◆ Your task
Pull out every line of text from all the items below and copy it word for word. Leave the pictures out.
[BEGIN Stored rows]
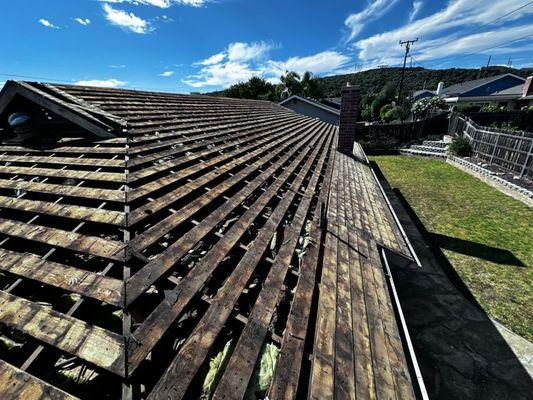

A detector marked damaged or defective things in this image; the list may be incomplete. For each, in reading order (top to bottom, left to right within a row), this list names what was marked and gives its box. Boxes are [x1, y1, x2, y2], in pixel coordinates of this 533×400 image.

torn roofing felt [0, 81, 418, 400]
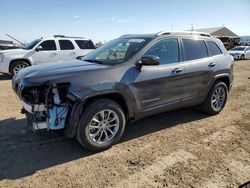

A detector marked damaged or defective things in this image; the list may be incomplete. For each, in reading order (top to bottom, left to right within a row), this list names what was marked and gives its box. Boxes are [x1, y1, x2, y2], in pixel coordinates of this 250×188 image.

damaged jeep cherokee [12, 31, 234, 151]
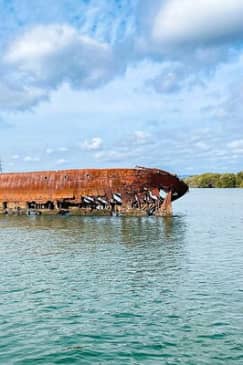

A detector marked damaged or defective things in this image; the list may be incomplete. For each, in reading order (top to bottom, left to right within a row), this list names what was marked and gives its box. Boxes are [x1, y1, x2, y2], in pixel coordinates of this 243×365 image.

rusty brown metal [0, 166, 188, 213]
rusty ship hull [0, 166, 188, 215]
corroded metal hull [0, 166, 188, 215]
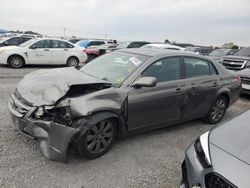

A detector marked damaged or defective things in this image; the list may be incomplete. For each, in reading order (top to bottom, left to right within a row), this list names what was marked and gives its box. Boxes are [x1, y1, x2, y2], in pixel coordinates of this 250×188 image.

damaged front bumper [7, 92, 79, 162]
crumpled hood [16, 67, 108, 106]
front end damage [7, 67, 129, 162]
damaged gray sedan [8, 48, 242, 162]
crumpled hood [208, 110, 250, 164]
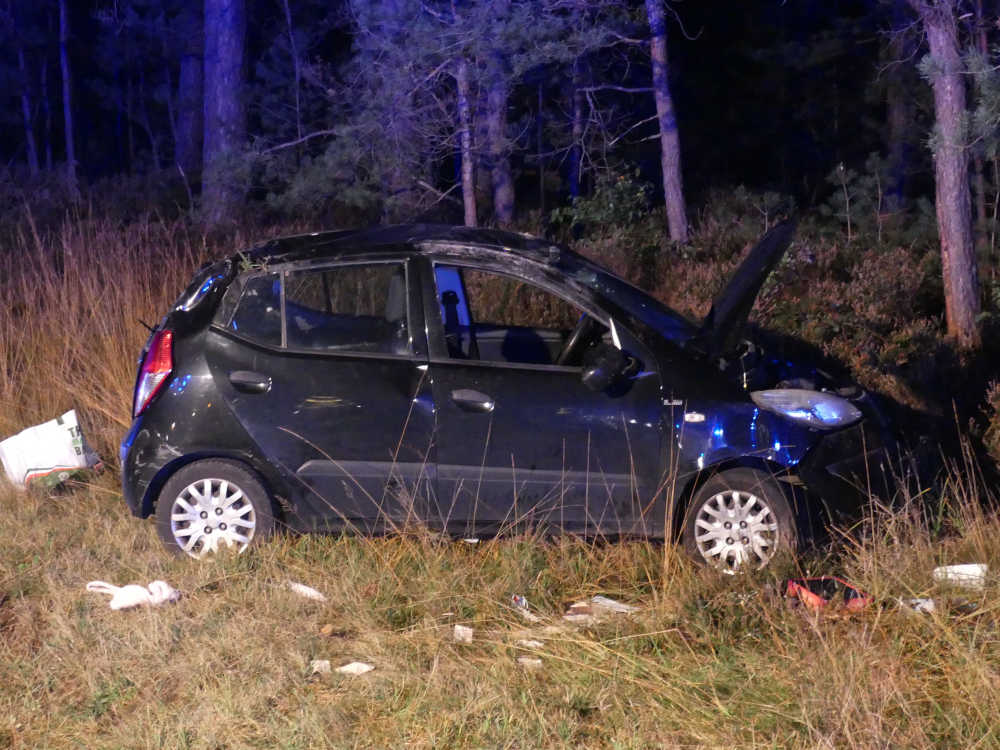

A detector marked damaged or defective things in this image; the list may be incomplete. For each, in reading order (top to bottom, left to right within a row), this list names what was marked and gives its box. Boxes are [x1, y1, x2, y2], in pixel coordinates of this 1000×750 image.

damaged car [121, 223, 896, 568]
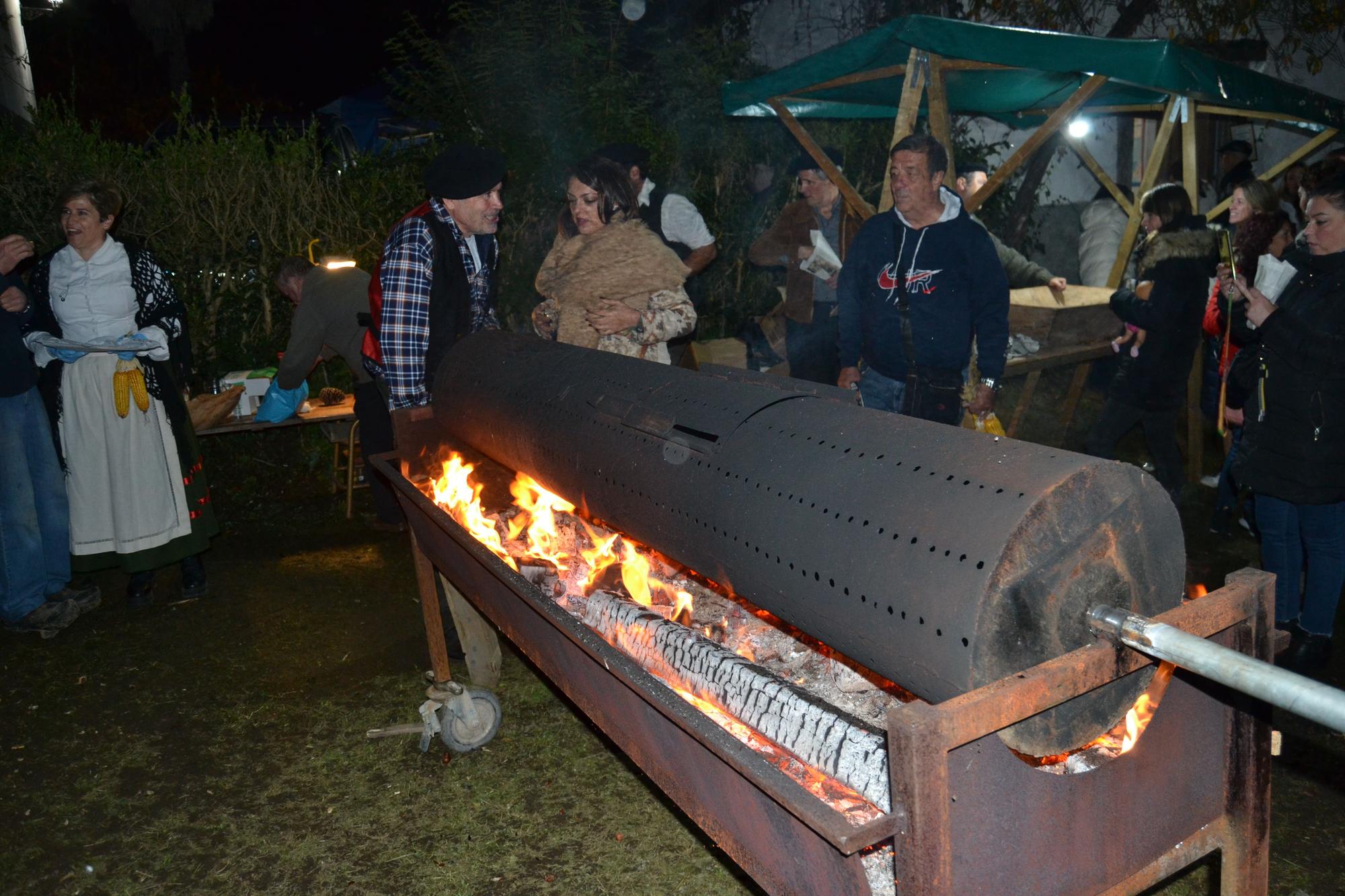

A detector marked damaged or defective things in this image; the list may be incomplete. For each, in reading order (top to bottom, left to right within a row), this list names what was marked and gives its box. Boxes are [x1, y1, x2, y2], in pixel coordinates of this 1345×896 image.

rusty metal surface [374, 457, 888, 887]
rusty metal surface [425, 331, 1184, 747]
[END Stored rows]
◆ Completed task
A detector marked damaged or defective things in this image; the list may be incomplete. For each, in reading order (top to bottom, left to right within a row), this list names what was marked and gives its box. Boxes are [x1, y1, x2, y2], in pixel coordinates of this 533×400 image.

torn roofing felt [0, 81, 418, 400]

A detector marked damaged or defective things in this image; the list may be incomplete. For each, in reading order (top to bottom, left to right within a row), this list names what was marked and gives its box. Boxes are [x1, y1, x2, y2], in pixel coordinates of this 250×188 image.

damaged jeep cherokee [12, 31, 234, 151]

A detector marked damaged or defective things in this image; the list may be incomplete. For each, in reading order (top to bottom, left to right within a row), this list names what was marked and gives its box. Boxes are [x1, y1, x2, y2], in pixel coordinates of this 243×365 image.

rusty brown metal [0, 166, 188, 213]
rusty ship hull [0, 166, 188, 215]
corroded metal hull [0, 166, 188, 215]

A detector marked damaged or defective things in this image; the list may be incomplete. For each, in reading order (top to bottom, left to right within a row), this list names what was marked and gives its box. Boxes are [x1, y1, x2, y2], in pixel coordinates of this 250×188 image.

damaged front bumper [7, 92, 79, 162]
crumpled hood [16, 67, 108, 106]
front end damage [7, 67, 129, 162]
damaged gray sedan [8, 48, 242, 162]
crumpled hood [208, 110, 250, 164]

A detector marked damaged or defective things in this image; the list may be incomplete. For each, in reading order (top to bottom, left to right within a row), this list names what was marked and gives its box. Boxes are [x1, y1, x2, y2], in pixel coordinates of this 1000×750 image.

damaged car [121, 223, 896, 568]

A detector marked damaged or defective things in this image; the list may be incomplete. For each, in reading order (top to bottom, left to right within a row), this list names what was marked and gives its box. Boxes are [x1, y1, x2, y2], in pixel coordinates of this 1345×896 image.

rusty metal surface [374, 457, 888, 887]
rusty metal surface [425, 331, 1184, 747]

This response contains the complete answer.